The new models come just over a year after DeepSeek first made headlines with its R1 reasoning model. That system rivaled advanced models from companies like OpenAI and Google, but was reportedly built at a fraction of the cost and used fewer AI chips for training. The news even sparked a Trillion-dollar sell-off on Wall Streetand Nvidia lost almost $600 million in a single day.
in a technical documentThe company says its latest models are competitive, although it acknowledges a small performance gap.
“Through the expansion of reasoning tokens, DeepSeek-V4-Pro-Max demonstrates superior performance relative to GPT-5.2 and Gemini-3.0-Pro on standard reasoning benchmarks,” the company said. “However, its performance is slightly below that of GPT-5.4 and Gemini-3.1-Pro, suggesting a development trajectory that lags behind the state-of-the-art models by approximately 3 to 6 months.”
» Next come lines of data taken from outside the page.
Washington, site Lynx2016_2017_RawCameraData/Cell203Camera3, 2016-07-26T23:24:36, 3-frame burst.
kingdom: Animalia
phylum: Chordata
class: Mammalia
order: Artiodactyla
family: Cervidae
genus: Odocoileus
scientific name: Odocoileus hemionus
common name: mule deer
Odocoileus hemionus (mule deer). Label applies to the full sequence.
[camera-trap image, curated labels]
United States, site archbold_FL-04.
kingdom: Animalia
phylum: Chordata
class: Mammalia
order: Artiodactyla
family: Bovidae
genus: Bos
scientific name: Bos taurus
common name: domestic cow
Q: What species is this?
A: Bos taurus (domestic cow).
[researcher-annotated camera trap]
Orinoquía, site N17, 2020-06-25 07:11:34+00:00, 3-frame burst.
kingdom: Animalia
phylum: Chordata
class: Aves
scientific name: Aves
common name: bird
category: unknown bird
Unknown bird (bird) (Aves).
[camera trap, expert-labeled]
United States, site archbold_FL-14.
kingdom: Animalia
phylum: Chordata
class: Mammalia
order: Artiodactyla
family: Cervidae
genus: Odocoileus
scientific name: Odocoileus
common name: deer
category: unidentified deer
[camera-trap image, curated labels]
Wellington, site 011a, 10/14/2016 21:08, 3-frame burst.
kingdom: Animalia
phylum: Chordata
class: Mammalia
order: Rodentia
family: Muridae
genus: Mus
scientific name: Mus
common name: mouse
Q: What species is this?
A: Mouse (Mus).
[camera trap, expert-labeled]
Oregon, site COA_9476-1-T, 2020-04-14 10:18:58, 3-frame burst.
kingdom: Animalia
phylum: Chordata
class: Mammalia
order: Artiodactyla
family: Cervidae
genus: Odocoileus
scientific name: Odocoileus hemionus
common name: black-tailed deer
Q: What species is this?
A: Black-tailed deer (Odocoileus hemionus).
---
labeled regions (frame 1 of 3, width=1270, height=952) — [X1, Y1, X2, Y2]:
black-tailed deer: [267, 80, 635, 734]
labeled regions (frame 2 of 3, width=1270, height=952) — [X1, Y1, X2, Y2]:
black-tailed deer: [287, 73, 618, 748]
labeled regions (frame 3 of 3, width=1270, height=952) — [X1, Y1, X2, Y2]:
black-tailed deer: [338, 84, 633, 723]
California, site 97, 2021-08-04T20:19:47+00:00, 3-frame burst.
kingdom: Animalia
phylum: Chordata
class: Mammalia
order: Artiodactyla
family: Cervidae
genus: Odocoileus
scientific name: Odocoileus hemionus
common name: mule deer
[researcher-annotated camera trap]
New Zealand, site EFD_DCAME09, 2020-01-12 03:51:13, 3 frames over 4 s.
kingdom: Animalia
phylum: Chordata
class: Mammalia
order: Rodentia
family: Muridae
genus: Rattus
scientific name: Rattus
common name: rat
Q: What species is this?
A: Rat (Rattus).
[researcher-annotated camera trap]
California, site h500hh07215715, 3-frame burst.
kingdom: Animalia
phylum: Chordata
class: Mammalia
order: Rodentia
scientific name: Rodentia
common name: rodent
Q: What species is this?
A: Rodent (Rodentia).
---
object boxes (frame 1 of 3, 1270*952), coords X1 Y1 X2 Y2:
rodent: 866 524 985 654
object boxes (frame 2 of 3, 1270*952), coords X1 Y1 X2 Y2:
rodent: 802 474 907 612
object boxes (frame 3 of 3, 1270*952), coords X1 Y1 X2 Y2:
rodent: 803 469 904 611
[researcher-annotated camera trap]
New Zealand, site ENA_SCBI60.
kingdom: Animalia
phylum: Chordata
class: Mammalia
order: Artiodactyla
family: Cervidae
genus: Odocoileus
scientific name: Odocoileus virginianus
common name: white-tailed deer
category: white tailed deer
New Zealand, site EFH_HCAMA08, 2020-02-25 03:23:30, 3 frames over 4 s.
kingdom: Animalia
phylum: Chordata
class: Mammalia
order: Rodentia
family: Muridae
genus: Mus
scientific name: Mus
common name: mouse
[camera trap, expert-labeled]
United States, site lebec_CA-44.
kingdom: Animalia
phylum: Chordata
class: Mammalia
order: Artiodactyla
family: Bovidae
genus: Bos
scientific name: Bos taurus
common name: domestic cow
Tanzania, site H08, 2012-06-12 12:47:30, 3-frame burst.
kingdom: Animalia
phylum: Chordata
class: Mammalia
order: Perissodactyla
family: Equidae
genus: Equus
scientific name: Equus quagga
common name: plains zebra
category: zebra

Still, for many users, the cost savings can offset any slight performance shortfalls.
Datasette creator Simon Willison compared token prices across major models in his blog and found DeepSeek to be the cheapest in its class.
DeepSeek is charging $0.14 per million input tokens and $0.28 per million output tokens for its V4 Flash model. For comparison, GPT-5.4 Nano costs $0.20 per million input tokens and $1.25 per million output tokens, while Claude Haiku 4.5 is priced at $1 and $5 per million input and output tokens, respectively.
The gap becomes even starker when it comes to professional models. DeepSeek charges $1.74 per million input tokens and $3.48 per million output tokens for its V4 Pro model. In comparison, Gemini 3.1 Pro costs $2 per million input tokens and $12 per million output tokens, while GPT-5.5 is priced at $5 and $30 per million input and output tokens, respectively.
And of course, in line with previous DeepSeek releases, V4 is MIT licensed and open weight, so if you have the resources to run it, it’s “free” in the same way a movie on Netflix is. No one is charging you at the moment you press play, but the meter is still running somewhere. In this case, it is your electricity bill.